- **TASK INSTRUCTIONS**
Each line of the listing, apart from the pictures, is to be printed exactly.

- **SOURCE MATERIAL**
○ ○ ○

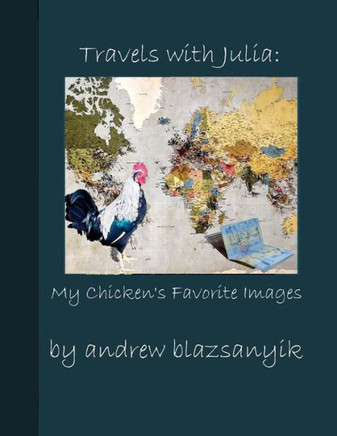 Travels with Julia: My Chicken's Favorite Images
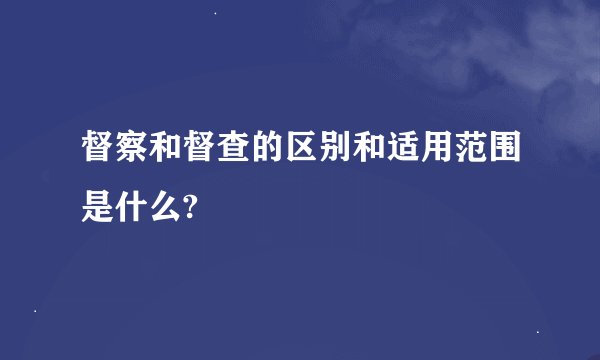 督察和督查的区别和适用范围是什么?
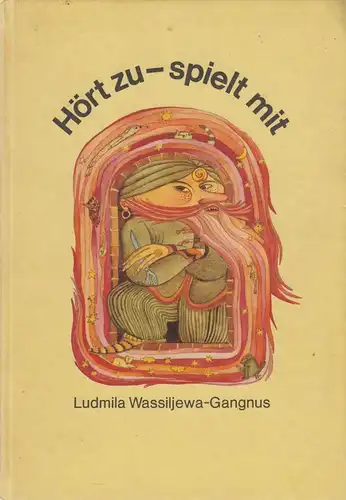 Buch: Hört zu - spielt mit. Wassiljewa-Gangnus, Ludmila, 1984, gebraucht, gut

○ ○ ○

- **EXERCISE RESULT**
 Travels with Julia: My Chicken's Favorite Images
 督察和督查的区别和适用范围是什么?
 Buch: Hört zu - spielt mit. Wassiljewa-Gangnus, Ludmila, 1984, gebraucht, gut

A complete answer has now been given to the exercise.